▶ Required actions:
1) In the article on U.S. oil production, what did weekly U.S. oil production average in November 2023, according to the U.S. Energy Information Administration?
2) From the article on U.S. oil production, return the stretch from "As the year" through "record: Oil production.", copied word for word.

▶ Text for analysis:
--
As the year 2023 comes to a close, scientists repeatedly draw attention to the numerous climate change records that were broken over the previous 12 months. There were new records set in global surface temperature, ocean heat content and ice melt — and humans everywhere felt the consequences. Our species just survived the hottest summer on record, complete with deadly heatwaves, intensified wildfires and worsened floods and flood-related events. Yet amidst the ecological havoc, the United States was busy smashing a different record: Oil production.
Last month, the United States' weekly oil production surpassed a record set shortly before the COVID-19 pandemic injected chaos into the world economy — and with it, at least temporarily, the demand for petroleum. In fact, the U.S. is now producing more oil than any other nation in history. According to the US Energy Information Administration, weekly US oil production in November 2023 averaged to 13.2 million barrels per day. This record-breaking was anticipated by Forbes' senior contributor Robert Rapier, who wrote earlier this month that the United States had set a new annual oil production record on December 15. (The chart currently only goes to December 8.) He also speculated that — as a conservative estimate — the United States might end 2023 having produced as many as "4.70 billion barrels. That would be nearly 5% above the previous record, or 210 million barrels above that 2019 level."
There are stark potential ecological consequences to all of this oil production. According to Dr. Michael Mann, a professor of earth and environmental science at the University of Pennsylvania, all of the extreme weather is a "new abnormal" that humans must aim to stave off. "The impacts of climate change are upon us in the form of unprecedented, dangerous extreme weather events. It will only get worse and worse as long as we continue to burn fossil fuels and generate carbon pollution," Mann told Salon in July.
--
▶ Extracted entries:
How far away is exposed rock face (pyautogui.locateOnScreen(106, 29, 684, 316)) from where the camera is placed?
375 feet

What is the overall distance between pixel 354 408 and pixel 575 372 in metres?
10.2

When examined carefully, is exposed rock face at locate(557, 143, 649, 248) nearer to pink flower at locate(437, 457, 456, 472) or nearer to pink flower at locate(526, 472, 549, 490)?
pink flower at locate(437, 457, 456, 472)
--
▶ Task-by-task answers:
1) 13.2 million barrels per day.

2)
As the year 2023 comes to a close, scientists repeatedly draw attention to the numerous climate change records that were broken over the previous 12 months. There were new records set in global surface temperature, ocean heat content and ice melt — and humans everywhere felt the consequences. Our species just survived the hottest summer on record, complete with deadly heatwaves, intensified wildfires and worsened floods and flood-related events. Yet amidst the ecological havoc, the United States was busy smashing a different record: Oil production.